If you will be using the hood it comes with, more than likely only one bulb. Most plant specific bulbs are pretty bright. Not so sure you'll get the "pop" you're looking for but it will get you close. If you wanted to get rid of the hood and go with something not so limiting on the amount of light, you may get closer to what you want.


----------



## majerah1 (Oct 29, 2010)

I think it depends on the amount as well as the color spectrum.I think 10,000K brings out the best in fish color,but dont help live plants as much as a 6700k.

Ive also heard that the LEDs do a great job of pulling out the colors of the fish.


----------



## kestik (Jul 5, 2011)

briane said:


> try a google search .


I have. But thanks for taking the time to state an obvious soloution on my thread, tremendously helpful.


----------



## giddetm (Apr 30, 2011)

kestik said:


> Hey guys, me again!
> 
> I'm getting myself a 20 gallon tank from someone I know tomorrow and plan on doing a fishless cycle with it beforehand.
> 
> ...


Next time your at your LFS ask them to show you the bulbs they are using. I'm sure they it's not top secret.


----------



## kestik (Jul 5, 2011)

giddetm said:


> Next time your at your LFS ask them to show you the bulbs they are using. I'm sure they it's not top secret.

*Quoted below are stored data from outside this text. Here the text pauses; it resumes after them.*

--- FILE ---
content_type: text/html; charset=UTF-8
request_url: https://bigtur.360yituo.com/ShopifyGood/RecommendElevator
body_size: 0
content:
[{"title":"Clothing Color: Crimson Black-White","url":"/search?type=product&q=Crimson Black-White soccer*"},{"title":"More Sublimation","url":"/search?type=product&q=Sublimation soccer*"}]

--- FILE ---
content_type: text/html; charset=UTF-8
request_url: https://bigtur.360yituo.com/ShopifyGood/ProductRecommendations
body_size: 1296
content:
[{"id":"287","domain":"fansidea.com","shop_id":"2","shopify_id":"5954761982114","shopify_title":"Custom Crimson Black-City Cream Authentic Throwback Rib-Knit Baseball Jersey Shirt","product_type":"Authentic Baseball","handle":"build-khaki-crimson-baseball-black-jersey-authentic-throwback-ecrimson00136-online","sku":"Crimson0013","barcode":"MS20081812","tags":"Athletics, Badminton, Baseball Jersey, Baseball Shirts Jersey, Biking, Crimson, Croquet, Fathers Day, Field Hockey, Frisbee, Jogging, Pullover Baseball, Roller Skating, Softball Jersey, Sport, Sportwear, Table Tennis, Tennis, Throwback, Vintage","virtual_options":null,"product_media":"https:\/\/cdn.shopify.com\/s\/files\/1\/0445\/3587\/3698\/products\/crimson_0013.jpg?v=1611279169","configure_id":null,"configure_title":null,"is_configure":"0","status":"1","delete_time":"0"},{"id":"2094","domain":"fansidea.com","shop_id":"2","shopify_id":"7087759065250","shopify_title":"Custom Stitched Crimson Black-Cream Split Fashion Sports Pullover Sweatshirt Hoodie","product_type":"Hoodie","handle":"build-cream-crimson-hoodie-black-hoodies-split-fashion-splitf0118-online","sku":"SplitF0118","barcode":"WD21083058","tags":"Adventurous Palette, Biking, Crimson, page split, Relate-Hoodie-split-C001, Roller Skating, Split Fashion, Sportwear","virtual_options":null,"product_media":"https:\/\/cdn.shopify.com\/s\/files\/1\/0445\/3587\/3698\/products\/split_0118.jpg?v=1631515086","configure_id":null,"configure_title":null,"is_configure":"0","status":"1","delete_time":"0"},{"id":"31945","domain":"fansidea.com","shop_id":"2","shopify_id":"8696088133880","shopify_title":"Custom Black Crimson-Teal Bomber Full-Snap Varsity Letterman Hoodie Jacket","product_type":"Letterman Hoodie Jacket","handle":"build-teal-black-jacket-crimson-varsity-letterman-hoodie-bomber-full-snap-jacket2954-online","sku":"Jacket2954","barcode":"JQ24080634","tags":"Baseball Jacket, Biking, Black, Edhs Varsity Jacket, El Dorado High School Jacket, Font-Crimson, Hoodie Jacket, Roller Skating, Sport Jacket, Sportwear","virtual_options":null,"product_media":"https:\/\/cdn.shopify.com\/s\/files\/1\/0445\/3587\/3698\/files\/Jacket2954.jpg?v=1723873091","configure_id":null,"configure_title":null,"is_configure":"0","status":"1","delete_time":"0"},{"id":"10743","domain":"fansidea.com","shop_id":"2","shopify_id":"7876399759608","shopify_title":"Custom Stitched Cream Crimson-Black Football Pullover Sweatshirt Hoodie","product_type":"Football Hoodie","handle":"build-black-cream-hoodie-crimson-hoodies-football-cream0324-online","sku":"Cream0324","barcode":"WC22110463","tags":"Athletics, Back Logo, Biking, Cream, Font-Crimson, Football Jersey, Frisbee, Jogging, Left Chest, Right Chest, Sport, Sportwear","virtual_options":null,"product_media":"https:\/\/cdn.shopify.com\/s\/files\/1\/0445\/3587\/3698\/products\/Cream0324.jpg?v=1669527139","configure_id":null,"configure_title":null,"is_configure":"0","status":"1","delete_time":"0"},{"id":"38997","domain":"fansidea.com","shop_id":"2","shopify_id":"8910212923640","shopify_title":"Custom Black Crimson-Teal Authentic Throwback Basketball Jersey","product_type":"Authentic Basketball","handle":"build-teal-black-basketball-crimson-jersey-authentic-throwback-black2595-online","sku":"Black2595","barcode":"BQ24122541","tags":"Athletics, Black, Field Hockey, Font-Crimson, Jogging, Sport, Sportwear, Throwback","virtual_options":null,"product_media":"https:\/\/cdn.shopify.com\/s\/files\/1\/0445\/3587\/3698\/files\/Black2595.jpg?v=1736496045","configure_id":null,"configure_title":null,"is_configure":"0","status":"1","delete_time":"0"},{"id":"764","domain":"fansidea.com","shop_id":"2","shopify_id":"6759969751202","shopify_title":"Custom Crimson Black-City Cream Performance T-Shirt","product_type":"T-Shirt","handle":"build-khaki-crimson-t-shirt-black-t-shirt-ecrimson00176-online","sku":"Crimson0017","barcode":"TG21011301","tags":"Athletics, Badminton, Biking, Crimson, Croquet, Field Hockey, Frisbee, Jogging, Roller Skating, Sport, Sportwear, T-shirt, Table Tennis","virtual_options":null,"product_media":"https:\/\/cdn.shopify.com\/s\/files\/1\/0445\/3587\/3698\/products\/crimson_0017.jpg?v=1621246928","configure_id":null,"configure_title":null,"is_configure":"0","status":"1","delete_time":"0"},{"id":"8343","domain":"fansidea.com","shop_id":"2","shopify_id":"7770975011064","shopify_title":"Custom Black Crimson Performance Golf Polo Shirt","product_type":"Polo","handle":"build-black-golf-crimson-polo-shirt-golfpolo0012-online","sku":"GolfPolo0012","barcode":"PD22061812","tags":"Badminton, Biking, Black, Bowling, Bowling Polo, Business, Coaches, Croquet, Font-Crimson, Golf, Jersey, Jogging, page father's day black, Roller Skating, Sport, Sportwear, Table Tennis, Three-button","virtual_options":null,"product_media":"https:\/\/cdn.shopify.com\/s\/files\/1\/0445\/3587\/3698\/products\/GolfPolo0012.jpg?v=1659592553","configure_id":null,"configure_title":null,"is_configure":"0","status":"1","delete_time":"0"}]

Ohh, I'm sure it is.. Haha! 
Thanks, never thought to ask:fish5:


----------



## giddetm (Apr 30, 2011)

Yea my LFS store is really cool they will take people in the back and show the setups that they have going,more sales for them.


----------



## Gizmo (Dec 6, 2010)

Blues and white daylights (10,000K and higher) showcase greens in plants and colors in fish the best. Reds and pinks (6700K and lower) are much better for live plants but don't showcase as brightly as the higher Kelvin lamps.


----------



## kestik (Jul 5, 2011)

Gizmo said:


> Blues and white daylights (10,000K and higher) showcase greens in plants and colors in fish the best. Reds and pinks (6700K and lower) are much better for live plants but don't showcase as brightly as the higher Kelvin lamps.


Yeah, the hood I ended up getting actually had a bulb in it. It is an aquariglo 15w flourecent. Not sure the kalvin rating but its very bright bluish/purple. It works very nice!
Thanks for the reply!


----------



## giddetm (Apr 30, 2011)

Hagen Aqua-Glo Fluorescent Aquarium Bulb 15 Watts - 18 Inches 
$7 online Promotes healthy plant growth. Ideal for freshwater and planted aquariums. Watts Length Diameter 15 18" T-8 20 24" T-8 30 36" T-8 40 48" T-8


----------